ŞERBETLİ OLMAK

Vardı eskiden böyle bir inanç. Tabiat boşluk kaldırmaz. İnsanoğlu da bilinmeyene tahammül etmez. Doldurur bir şekilde, inanmayan aksini ispat etsin.


Babamın bir halası vardı. İminnene derdik biz. Emine Nine demekti. Her akşam, tam yemek sırasında elindeki bastonuna yaslanarak, iki büklüm eğilmiş ve sakrayarak girerdi içeriye. Ağrıyan omuzlarına babama masaj yaptırmak için. Onun da ailesinde bir sürü masaj yapacak insan olmasına rağmen babamın ellerinde ayrı bir enerji olduğuna inanıyordu. O nedenle de her akşam masaja gelirdi.

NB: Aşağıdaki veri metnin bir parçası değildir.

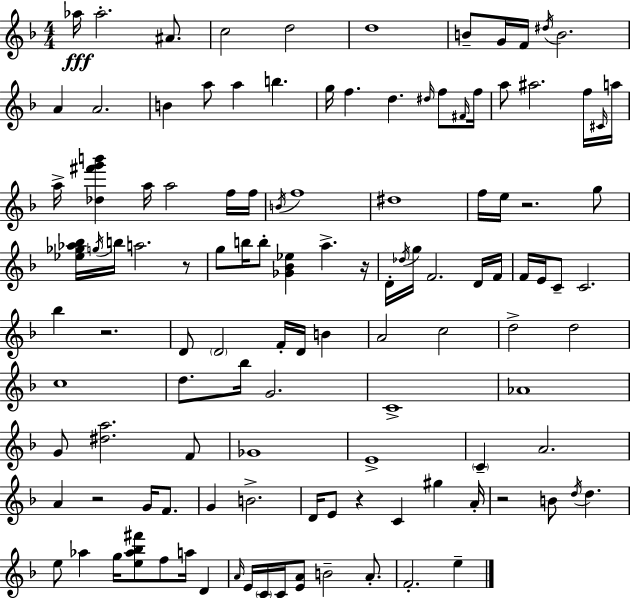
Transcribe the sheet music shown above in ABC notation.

X:1
T:Untitled
M:4/4
L:1/4
K:F
_a/4 _a2 ^A/2 c2 d2 d4 B/2 G/4 F/4 ^d/4 B2 A A2 B a/2 a b g/4 f d ^d/4 f/2 ^F/4 f/4 a/2 ^a2 f/4 ^C/4 a/4 a/4 [_d^f'g'b'] a/4 a2 f/4 f/4 B/4 f4 ^d4 f/4 e/4 z2 g/2 [_e_g_a_b]/4 g/4 b/4 a2 z/2 g/2 b/4 b/2 [_G_B_e] a z/4 D/4 _d/4 g/4 F2 D/4 F/4 F/4 E/4 C/2 C2 _b z2 D/2 D2 F/4 D/4 B A2 c2 d2 d2 c4 d/2 _b/4 G2 C4 _A4 G/2 [^da]2 F/2 _G4 E4 C A2 A z2 G/4 F/2 G B2 D/4 E/2 z C ^g A/4 z2 B/2 d/4 d e/2 _a g/4 [e_a_b^f']/2 f/2 a/4 D A/4 E/4 C/4 C/4 [EA]/2 B2 A/2 F2 e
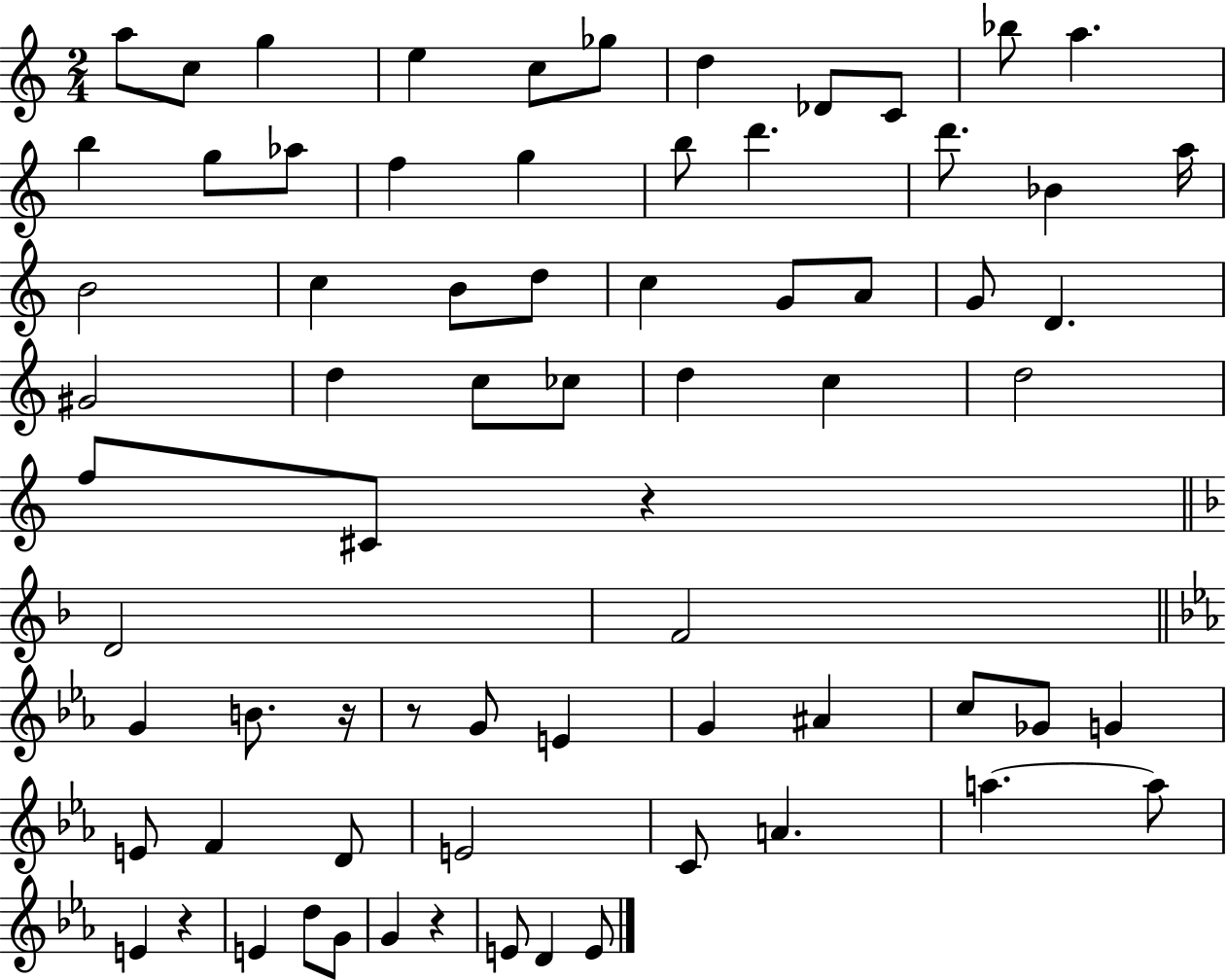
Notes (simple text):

A5/e C5/e G5/q E5/q C5/e Gb5/e D5/q Db4/e C4/e Bb5/e A5/q. B5/q G5/e Ab5/e F5/q G5/q B5/e D6/q. D6/e. Bb4/q A5/s B4/h C5/q B4/e D5/e C5/q G4/e A4/e G4/e D4/q. G#4/h D5/q C5/e CES5/e D5/q C5/q D5/h F5/e C#4/e R/q D4/h F4/h G4/q B4/e. R/s R/e G4/e E4/q G4/q A#4/q C5/e Gb4/e G4/q E4/e F4/q D4/e E4/h C4/e A4/q. A5/q. A5/e E4/q R/q E4/q D5/e G4/e G4/q R/q E4/e D4/q E4/e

Babam ise her akşam masaj yapmaktan bıkmış olacak ki İmin nene gelmeden kahveye gitmeye başladı. İmin nene ise ağrısı geçmediğinden ağabeyimle ya da bana masaj yaptırırdı. Babamdaki enerji bize de geçmişti mutlaka.

İmin nene’den başka bu iddiada bulunan olmadı. Şerbetliliğimiz var mı bilmiyorum. Fakat yıllar sonra yaşadığım bir olay nedeniyle hatırladım İmin nene’yi ve söylediklerini.

-Çayda dem, askerde kıdem!

Sadece askerde değil kıdemin önemi. Hemen hemen her yerde her sorunun çözümünde işe yarıyor. Hiyerarşinin çözemediği eşit seviyedeki insanlar arasındaki sorunların çözümünde işe yarar. Kimi için çok önemli, hayati bir konudur kıdem.

Bizim meslekte de önemlidir. Özellikle de aynı devreler arasında. Sıralamayı belirleyen unsurlar vardır. Çalıştığın süre, sınavdaki başarı falan. Yazışmalarda, iş bölümünde ve bir türlü gidilememiş yurt dışı görevinde sıralama önemlidir.

İşe girerken sıralandık önce. Daha sonra da yeterlilik sınavında. En son da askerlik dönüşü. Askerliği tamamladığımızda, bölükteki yazıcı bir tane fazla tezkere hazırlamış, bana verdi. Ben de prosedürü bilmediğim için işyerime verdim tezkereyi, işe başladım. Diğer arkadaşlar ise normalde tezkere hemen verilmediği için işe başlamak istedilerse de amirimiz başlatmamış. Ben nasıl aldıysam tezkereyi onlar da alsınlar, diye.

Arkadaşlar askerlik yaptıkları yerlere giderek tezkerelerini almışlar ve göreve başlamışlar. Bu da kıdemi etkilemiş doğal olarak. Sıralama da alt üst olmuştu zaten. Devre birincimiz uzun dönem askerlik yaptığından son sıraya düşerken paralı askerlik yapan devre sonuncusu arkadaş başa geçmişti. Ve tabi tezkere alamayanlar da alanlardan sona.

Karmakarışık olmuş bir sıralamaya genelde birlikte çalıştığımız bir arkadaş, beni emsal göstererek itiraz etmiş. Dilekçesinde sadece benden önce olması gerektiğini belirtmiş, diğer karışıklıklara değinmemiş.

Konuyu incelemek üzere biri görevlendirilmiş. Yapılan incelemede, askerlik sürelerinin detayına inilmesi gerekmiş. Arkadaş tezkereyi alırken sonundaki beş günlük izin süresini dikkate almadan vermişler tezkereyi. İş yazışmaya dökülünce de arkadaşın beş gün askerliğini eksik yaptığı sonucuna varılmış. Tezkere öyle diyormuş, terhis tarihine bakılınca.

Arkadaşın beni emsal göstermesine fena bozulmuştum. Arkadaşlığa aykırıydı bu. Ben ki asla ona kıdemlilik taslamamıştım. Sordum ne oldu, diye.

-Sorma ya, kıdemi bıraktık beş gün daha askerlik yaptık!

Anlattı, askerliği eksik yaptığı anlaşılınca askerliğini tamamlaması gerekmiş. Bin bir rica ile askerliği yaptığı yerde değil, bağlı bulunduğu askerlik şubesinde tamamlaması gerekmiş.

Ceket kravat, ilk gün birkaç saat komutanın yanında oturduysa da; komutanın talimatıyla çay ocağında sohbet ederek tamamlamış eksik askerliğini arkadaşım. Yine ceket kravat, tam tekmil.

Aklıma İmin nene geldi, anlattım, dedim ben şerbetliyim, bir daha bulaşırsan bana başına daha kötüsü gelir!